Quels plats japonais sont les plus faciles à commander sans parler japonais ?
Les plats les plus faciles à commander sans parler japonais sont ceux visibles en vitrine ou en photos : ramen, udon, curry, katsudon, gyudon et tempura teishoku. Beaucoup d’adresses utilisent des distributeurs avec boutons illustrés. Je repère aussi les chaînes comme Matsuya, Sukiya ou Coco Ichibanya : ce n’est pas cérémoniel, mais pratique, bon marché et rassurant.
Combien coûte en moyenne un repas simple au Japon ?

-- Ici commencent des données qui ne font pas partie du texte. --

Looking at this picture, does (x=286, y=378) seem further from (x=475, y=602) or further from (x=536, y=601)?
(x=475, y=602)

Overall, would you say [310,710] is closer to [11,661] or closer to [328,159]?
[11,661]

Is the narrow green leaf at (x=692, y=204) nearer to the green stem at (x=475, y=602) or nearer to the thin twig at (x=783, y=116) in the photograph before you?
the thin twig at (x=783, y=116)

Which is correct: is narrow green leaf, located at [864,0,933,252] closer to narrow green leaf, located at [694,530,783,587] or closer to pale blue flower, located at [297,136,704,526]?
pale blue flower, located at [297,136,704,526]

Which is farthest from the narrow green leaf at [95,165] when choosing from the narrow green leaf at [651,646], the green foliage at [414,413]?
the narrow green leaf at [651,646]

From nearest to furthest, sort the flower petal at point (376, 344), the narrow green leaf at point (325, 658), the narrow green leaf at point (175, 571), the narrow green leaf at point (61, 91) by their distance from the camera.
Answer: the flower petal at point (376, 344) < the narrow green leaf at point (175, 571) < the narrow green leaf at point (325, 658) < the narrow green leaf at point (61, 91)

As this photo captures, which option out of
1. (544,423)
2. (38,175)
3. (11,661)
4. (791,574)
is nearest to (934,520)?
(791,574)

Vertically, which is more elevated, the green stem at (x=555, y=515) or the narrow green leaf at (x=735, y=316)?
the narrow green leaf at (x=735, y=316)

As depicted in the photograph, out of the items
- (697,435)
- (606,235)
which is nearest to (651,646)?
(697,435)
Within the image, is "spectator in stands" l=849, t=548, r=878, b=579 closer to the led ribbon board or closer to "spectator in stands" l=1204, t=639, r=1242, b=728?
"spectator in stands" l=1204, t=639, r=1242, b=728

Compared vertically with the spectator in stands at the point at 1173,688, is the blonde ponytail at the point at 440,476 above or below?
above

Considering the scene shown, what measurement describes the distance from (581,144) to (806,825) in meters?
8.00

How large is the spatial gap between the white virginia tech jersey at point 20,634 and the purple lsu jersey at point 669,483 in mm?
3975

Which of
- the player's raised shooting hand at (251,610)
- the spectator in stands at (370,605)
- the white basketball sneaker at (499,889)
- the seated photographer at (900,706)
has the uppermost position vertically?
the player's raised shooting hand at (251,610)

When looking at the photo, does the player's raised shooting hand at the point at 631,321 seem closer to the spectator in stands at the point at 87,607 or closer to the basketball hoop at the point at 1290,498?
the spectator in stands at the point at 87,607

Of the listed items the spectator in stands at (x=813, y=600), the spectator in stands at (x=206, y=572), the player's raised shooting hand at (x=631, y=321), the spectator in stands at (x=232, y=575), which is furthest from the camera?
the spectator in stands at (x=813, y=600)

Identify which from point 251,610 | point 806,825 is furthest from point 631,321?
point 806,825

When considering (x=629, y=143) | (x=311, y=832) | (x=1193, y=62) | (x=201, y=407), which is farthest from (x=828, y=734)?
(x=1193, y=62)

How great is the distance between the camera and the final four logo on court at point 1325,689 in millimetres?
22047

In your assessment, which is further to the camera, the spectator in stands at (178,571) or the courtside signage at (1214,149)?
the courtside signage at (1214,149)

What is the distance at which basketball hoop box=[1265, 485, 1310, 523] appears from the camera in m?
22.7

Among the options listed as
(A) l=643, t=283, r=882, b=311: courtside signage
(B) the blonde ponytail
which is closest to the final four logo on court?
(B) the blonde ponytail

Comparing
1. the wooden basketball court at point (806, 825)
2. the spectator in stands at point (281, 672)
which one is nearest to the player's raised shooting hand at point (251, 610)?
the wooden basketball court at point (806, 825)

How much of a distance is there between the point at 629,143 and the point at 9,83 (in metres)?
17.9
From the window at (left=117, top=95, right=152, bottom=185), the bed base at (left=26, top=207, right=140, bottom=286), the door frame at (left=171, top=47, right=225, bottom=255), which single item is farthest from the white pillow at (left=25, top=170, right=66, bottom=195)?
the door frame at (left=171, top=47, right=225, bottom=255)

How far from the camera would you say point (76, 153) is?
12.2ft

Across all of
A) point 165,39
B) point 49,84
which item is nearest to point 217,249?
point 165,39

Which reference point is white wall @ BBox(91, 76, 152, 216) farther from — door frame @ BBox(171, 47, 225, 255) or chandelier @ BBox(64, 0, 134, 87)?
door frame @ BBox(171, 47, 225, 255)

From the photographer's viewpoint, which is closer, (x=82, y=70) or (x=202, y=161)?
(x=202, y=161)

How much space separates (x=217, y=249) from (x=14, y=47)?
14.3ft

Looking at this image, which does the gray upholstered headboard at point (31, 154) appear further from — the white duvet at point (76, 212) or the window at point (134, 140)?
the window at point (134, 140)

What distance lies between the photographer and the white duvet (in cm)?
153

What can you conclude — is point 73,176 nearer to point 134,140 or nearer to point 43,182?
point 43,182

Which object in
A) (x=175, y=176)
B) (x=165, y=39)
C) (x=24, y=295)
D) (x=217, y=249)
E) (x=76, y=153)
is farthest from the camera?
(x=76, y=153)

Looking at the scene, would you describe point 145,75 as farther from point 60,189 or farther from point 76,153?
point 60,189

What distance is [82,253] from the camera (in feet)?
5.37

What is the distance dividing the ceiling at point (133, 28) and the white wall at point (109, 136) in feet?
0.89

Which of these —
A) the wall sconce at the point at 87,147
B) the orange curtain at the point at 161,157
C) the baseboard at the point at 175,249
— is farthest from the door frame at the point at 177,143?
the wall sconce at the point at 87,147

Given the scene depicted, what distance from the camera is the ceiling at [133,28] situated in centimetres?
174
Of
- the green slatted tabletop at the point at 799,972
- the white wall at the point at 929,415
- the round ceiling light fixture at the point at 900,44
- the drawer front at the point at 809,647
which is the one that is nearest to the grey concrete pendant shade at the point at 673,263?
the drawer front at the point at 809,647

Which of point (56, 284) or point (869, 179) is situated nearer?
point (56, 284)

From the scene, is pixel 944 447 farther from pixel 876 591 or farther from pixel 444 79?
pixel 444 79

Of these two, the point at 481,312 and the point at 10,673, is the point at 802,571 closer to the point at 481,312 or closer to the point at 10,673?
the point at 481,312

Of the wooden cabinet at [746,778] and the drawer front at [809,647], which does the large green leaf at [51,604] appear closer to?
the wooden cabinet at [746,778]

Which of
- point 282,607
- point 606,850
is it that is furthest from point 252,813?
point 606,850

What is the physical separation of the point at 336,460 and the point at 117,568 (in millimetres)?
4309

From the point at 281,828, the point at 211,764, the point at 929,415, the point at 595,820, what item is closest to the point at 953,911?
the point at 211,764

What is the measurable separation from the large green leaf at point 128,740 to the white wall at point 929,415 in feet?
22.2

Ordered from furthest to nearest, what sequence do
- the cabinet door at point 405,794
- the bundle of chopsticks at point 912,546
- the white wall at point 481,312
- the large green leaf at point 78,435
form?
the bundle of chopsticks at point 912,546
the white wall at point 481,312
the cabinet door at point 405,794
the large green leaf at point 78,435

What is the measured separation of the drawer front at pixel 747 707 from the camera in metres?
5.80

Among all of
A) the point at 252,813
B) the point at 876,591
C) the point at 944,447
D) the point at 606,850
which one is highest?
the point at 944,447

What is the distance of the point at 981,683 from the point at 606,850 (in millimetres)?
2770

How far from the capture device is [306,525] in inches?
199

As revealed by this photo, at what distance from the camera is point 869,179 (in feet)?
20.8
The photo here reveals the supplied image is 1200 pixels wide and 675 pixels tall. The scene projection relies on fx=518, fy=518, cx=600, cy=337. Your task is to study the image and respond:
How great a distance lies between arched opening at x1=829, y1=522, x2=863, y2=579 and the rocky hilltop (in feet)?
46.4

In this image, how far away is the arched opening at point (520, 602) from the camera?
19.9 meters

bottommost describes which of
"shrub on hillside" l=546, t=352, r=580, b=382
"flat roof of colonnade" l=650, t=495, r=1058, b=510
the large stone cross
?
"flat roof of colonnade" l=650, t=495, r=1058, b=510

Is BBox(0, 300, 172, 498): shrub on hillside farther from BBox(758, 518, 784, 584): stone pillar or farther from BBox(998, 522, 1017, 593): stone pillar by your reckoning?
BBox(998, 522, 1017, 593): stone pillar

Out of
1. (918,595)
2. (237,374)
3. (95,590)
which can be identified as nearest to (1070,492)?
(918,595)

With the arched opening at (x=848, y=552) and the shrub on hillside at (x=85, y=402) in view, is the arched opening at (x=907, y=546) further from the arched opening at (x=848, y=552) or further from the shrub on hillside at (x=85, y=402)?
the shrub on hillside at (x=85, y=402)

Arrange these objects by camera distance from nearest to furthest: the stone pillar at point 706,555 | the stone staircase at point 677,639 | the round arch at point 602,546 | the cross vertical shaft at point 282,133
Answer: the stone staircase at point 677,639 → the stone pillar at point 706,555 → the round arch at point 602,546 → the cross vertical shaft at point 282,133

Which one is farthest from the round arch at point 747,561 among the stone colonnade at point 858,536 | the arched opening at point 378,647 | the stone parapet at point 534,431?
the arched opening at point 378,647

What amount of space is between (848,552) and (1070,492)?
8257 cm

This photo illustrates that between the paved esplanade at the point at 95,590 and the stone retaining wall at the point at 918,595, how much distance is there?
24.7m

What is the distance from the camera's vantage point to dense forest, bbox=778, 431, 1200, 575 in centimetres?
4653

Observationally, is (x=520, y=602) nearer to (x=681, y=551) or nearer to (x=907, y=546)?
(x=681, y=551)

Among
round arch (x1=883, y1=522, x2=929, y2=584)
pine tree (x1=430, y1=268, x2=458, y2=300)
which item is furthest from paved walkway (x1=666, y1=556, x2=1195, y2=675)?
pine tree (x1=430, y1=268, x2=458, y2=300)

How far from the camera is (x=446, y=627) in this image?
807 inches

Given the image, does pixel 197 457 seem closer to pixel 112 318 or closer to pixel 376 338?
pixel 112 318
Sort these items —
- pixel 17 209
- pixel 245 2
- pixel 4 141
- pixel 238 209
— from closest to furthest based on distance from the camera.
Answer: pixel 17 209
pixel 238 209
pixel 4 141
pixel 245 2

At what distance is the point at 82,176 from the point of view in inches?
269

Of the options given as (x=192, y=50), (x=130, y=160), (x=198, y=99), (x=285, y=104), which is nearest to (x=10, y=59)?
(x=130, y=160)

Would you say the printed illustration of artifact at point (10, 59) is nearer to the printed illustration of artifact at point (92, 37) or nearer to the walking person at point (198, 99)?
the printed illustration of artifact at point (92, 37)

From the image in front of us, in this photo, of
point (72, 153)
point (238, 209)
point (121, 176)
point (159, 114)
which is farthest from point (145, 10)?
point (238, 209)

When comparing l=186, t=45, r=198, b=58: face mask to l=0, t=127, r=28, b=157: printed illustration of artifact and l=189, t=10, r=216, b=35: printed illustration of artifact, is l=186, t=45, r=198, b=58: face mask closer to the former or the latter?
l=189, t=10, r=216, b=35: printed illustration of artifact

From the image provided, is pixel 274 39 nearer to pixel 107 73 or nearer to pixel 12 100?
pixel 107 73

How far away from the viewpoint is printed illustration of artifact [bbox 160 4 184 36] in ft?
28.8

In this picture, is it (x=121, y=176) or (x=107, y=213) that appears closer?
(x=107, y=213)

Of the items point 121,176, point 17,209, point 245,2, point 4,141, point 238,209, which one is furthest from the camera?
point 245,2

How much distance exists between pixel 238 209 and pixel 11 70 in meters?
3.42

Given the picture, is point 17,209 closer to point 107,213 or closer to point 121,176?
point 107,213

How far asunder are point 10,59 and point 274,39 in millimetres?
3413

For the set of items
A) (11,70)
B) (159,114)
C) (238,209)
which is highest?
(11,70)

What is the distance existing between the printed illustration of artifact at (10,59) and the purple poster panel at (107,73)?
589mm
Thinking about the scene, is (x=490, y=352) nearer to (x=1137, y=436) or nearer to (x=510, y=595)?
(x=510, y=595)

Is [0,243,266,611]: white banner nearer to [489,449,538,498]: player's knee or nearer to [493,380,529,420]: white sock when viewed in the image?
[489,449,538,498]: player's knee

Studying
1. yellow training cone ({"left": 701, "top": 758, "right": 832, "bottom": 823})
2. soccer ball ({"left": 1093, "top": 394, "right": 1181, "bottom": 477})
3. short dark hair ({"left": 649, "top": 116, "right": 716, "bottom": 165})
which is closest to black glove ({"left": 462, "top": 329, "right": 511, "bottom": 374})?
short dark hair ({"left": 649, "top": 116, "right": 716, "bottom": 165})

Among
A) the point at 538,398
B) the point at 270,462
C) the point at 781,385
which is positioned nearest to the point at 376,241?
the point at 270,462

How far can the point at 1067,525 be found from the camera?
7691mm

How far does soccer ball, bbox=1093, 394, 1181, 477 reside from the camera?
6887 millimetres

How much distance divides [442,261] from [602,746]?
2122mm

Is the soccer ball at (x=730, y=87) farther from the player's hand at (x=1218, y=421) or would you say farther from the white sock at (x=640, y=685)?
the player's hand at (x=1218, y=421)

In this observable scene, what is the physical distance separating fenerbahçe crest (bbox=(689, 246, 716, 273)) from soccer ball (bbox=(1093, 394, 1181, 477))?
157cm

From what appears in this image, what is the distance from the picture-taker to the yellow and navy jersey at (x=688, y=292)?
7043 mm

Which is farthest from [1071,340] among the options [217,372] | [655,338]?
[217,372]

Pour un repas simple au Japon, comptez en moyenne 700 à 1 200 yens dans un ramen-ya, un restaurant de curry, un comptoir de gyudon ou une cantine de gare. Un bento de konbini coûte souvent 400 à 700 yens. Les plats typiques servis en teishoku montent plutôt vers 1 000 à 1 800 yens selon la ville.
Au fond, bien manger au Japon commence par une question simple : ai-je envie d’un bol rassurant, d’un repas de saison ou d’une table festive ? Pour votre premier jour, gardez trois repères : un petit-déjeuner doux avec riz et soupe miso, un déjeuner pratique comme ramen ou curry, puis un dîner à partager autour d’okonomiyaki ou de tempura. Notez deux noms en japonais, entrez, souriez : la commande devient déjà un souvenir.